CS 7643 is an ADVANCED class. This should not be your first exposure to machine learning. Ideally, you need:

  • Intro-level Machine Learning
    • CS 7641/ISYE 6740/CSE 6740 or equivalent
  • Algorithms
    • Dynamic programming, basic data structures, complexity (NP-hardness)
  • Calculus and Linear Algebra
    • positive semi-definiteness, multivariate derivates (be prepared for lots and lots of gradients!)
  • Programming
    • This is a demanding class in terms of programming skills.
    • HWs will involve a mix of languages (Python, C++) and libraries (PyTorch).
    • Your language of choice for project.
  • Ability to deal with abstract mathematical concepts


  • The class is full. Can I still get in?

    It is unlikely. The class is full, with a 200 person wait-list. It is unlikely that the class size will increase further. We recommend coming to the first class. There will be a HW0 released on day 1 to check background preparation. Our past experience with HW0 suggests that slots will open up after some students drop the class.

  • I have not taken an graduate-level “Machine Learning” class or I am taking it in parallel. Can I still take this class?

    No. Graduate-level machine learning is a pre-requisite.

  • Can I audit this class or take it pass/fail?

    No. Due to the large demand for this class, we will not be allowing audits or pass/fail. Letter grades only. This is to make sure students who want to take the class for credit can.

  • Can I simply sit in the class (no credits)?

    In general, we welcome members of the Georgia Tech community (students, staff, and/or faculty) to sit-in. Out of courtesy, we would appreciate if you let us know beforehand (via email or in person). If the classroom is full, we would ask that you please allow registered students to attend.

  • I have a question. What is the best way to reach the course staff?

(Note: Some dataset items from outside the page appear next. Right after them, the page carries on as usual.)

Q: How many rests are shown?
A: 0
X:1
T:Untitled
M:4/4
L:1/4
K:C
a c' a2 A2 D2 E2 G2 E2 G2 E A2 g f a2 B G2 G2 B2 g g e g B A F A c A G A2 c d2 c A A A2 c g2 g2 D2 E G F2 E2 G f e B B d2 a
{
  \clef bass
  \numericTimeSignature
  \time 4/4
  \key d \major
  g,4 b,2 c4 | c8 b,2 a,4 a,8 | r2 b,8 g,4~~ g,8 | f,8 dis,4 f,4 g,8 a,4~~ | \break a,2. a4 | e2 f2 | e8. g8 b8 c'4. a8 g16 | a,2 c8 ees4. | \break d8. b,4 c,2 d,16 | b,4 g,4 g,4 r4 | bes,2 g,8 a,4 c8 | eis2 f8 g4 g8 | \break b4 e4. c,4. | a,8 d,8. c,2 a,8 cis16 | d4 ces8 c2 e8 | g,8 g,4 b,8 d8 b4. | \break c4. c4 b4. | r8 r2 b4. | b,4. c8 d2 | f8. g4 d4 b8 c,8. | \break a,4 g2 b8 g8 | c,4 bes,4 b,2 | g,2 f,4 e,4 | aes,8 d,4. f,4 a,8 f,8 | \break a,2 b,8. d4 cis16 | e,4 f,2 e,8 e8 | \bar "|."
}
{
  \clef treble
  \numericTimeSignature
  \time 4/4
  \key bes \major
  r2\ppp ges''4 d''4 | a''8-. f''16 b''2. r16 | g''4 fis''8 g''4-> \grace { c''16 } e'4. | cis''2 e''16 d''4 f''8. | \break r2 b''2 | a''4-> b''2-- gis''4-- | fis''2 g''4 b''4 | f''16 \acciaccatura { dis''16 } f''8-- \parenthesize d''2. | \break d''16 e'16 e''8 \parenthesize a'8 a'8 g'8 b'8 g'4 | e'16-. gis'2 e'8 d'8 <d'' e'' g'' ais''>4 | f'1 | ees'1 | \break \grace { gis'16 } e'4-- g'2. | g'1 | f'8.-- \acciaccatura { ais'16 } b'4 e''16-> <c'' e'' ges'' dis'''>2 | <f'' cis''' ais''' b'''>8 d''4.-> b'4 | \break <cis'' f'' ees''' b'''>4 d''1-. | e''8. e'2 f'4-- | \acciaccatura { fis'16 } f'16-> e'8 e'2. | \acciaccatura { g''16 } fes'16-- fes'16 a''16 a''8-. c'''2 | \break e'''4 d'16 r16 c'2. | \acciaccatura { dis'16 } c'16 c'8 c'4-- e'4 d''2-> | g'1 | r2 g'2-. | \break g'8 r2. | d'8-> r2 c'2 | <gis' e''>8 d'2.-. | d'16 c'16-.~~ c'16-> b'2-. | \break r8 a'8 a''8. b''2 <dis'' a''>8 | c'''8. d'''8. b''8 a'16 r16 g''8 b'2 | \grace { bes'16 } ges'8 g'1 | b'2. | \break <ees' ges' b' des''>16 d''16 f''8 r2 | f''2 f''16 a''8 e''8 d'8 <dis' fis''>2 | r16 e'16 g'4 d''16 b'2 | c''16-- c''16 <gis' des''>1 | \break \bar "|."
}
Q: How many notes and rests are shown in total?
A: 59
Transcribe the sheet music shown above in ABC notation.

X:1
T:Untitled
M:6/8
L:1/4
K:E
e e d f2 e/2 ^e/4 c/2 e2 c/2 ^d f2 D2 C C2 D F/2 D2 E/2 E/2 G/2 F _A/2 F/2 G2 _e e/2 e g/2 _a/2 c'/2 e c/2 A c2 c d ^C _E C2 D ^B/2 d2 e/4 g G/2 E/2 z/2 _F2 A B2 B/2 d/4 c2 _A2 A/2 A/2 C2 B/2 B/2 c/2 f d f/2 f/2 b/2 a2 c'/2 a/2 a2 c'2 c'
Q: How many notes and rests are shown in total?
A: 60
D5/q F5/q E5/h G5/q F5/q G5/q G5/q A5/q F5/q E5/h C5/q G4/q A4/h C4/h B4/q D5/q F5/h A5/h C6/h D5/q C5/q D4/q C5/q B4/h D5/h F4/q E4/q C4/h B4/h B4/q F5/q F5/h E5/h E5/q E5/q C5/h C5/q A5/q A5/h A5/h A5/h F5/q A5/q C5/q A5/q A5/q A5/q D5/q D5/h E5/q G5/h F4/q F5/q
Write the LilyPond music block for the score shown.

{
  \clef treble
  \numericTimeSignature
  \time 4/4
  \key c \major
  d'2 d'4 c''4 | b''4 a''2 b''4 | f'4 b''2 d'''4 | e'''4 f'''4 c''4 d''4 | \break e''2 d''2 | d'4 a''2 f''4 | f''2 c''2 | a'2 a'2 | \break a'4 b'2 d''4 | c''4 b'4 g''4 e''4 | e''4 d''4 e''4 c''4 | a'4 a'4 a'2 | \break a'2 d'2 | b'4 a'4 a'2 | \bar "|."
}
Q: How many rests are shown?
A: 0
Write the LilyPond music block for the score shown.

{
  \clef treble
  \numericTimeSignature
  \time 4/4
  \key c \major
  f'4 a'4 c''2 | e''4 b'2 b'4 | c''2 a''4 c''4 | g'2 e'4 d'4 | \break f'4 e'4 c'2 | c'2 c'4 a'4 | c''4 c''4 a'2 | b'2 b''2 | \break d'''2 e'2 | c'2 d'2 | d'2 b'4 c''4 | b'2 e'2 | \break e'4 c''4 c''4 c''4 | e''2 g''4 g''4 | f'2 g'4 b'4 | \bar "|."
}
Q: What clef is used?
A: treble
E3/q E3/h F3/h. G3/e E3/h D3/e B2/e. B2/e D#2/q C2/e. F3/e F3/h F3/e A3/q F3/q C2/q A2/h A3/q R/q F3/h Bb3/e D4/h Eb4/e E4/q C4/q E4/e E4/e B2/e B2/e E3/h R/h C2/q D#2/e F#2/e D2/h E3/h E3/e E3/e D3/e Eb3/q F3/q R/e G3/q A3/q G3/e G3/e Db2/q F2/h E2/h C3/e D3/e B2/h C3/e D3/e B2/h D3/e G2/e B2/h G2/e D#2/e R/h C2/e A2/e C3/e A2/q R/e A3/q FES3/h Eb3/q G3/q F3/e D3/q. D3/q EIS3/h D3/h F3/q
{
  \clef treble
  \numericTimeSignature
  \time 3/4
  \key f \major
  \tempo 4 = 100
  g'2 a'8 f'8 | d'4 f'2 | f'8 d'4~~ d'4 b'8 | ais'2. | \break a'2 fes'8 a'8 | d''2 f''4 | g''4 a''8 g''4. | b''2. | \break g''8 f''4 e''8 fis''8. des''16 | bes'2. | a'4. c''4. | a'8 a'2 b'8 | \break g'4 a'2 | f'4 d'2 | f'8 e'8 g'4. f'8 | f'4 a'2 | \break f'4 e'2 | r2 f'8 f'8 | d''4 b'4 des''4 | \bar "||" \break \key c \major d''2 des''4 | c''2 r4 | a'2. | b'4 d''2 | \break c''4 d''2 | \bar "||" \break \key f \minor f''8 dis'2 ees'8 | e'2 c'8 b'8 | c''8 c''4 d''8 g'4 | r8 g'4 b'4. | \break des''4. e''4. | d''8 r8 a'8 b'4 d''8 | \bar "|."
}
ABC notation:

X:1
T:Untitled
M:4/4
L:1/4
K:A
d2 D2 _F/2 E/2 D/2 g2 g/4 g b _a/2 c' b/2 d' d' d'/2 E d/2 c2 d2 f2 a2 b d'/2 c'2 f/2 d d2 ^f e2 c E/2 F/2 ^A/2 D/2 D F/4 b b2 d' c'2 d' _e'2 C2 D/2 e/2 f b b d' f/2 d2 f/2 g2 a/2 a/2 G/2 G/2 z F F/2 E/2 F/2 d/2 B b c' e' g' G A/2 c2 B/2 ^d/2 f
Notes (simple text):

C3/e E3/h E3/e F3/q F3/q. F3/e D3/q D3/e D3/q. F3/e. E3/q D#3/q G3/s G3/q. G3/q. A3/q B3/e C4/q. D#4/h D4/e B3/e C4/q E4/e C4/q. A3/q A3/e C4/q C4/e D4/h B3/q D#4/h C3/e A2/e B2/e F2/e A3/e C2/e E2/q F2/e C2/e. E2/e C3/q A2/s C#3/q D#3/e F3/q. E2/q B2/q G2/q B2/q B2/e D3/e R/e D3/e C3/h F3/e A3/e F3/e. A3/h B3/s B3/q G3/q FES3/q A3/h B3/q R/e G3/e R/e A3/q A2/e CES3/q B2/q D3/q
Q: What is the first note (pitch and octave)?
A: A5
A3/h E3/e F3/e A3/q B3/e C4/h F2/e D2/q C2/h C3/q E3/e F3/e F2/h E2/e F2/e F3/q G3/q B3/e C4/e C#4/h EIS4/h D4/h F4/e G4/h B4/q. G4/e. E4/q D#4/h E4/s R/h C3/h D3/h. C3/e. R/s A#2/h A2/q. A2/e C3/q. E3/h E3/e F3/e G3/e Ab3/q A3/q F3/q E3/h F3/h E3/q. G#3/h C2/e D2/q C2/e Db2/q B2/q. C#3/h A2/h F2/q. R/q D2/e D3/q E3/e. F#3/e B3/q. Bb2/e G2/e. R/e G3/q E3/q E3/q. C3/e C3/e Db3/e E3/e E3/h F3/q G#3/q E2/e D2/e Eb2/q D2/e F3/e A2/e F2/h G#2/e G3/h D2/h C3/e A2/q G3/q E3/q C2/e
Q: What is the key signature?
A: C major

    Registered students – your first point of contact is Piazza (so that other students may benefit from your questions and our answers). If you have a personal matter, email us at the class mailing list cs-7643-f17-staff@googlegroups.com.


  • You are encouraged to try out interesting applications of deep learning (vision, NLP, computational biology, UAVs, etc!)
  • The project must be done in this semester. No double counting.
  • You may combine with other course project but must delineate the different parts
  • Extra credit for shooting a publication
  • Main Categories:
    • Application/survey - compare a bunch of algorithms on a new application domain of your interest
    • Formulation/Development - Formulate a new model or algorithm for a new/old problem
    • Theory: Theoretically analyze an existing algorithm.

Note to people outside Georgia Tech

Feel free to use the slides and materials available online here. If you use our slides, an appropriate attribution is requested. Please email the instructor with any corrections or improvements.